Their "main benchmark"? Stop making things up. It's no more than tragic fanboy addled fraud at this point.
That three-year old press-release refers to SINGLE CORE Geekbench and not the defective multicore version that doesn't scale with core counts. Given AMD's main USP is core counts it would be an... unusual choice.
AMD marketing uses every other product under the sun too (no doubt whatever gives the better looking numbers)... including Passmark e.g. it's on this Halo Strix page:
https://www.amd.com/en/products/processors/ai-pc-portfolio-l...
So I guess that means Passmark is "endorsed" by AMD too eh? Neat.

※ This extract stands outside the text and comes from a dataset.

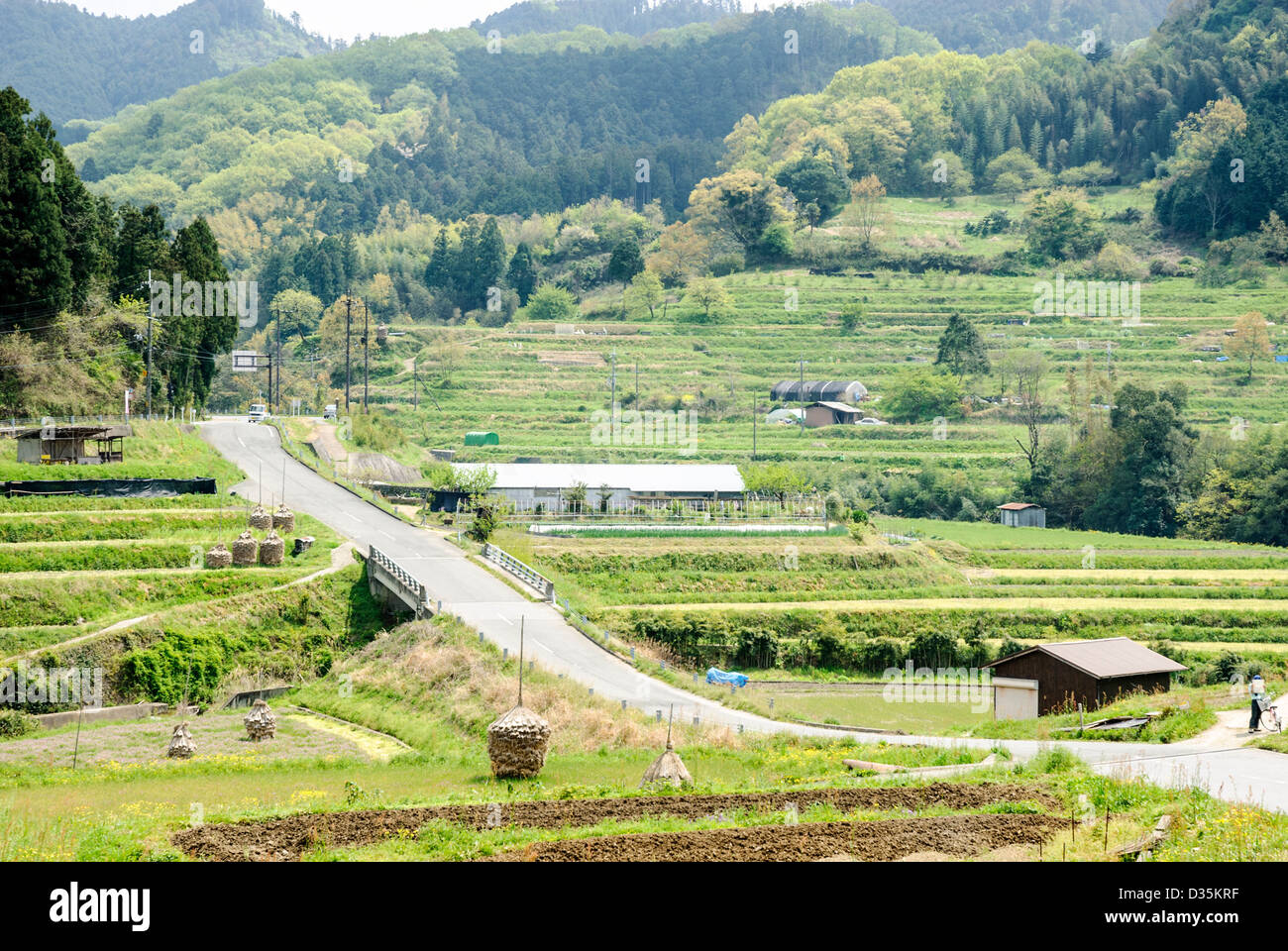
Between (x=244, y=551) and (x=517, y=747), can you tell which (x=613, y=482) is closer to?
(x=244, y=551)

The industry has moved past Passmark because it does not correlate to actual real world performance.
The standard is SPEC, which correlates with with Geekbench.
https://medium.com/silicon-reimagined/performance-delivered-...
Every time there is a discussion on Apple Silicon, some uninformed person always brings up Passmark, which is completely outdated.
Enough. You don't know what you are talking about.
What's with posting 5 year old medium articles about a different version of Geekbench? Geekbench 5 had different multicore scaling so if you want to argue that version was so great then you are also arguing against Geekbench 6 because they don't even match.
https://www.servethehome.com/a-reminder-that-geekbench-6-is-...
"AMD Ryzen Threadripper 3995WX, a huge 64 core/ 128 thread part, was performing at only 3-4x the rate of an Intel D-1718T quad-core part, even despite the fact it had 16x the core count and lots of other features."
"With the transition from Geekbench 5 to Geekbench 6, the focus of the Primate Labs team shifted to smaller CPUs"
GB6 measures MT the way most consumer applications use MT. GB5 was embarrassingly parallel. It reflects real world usage more.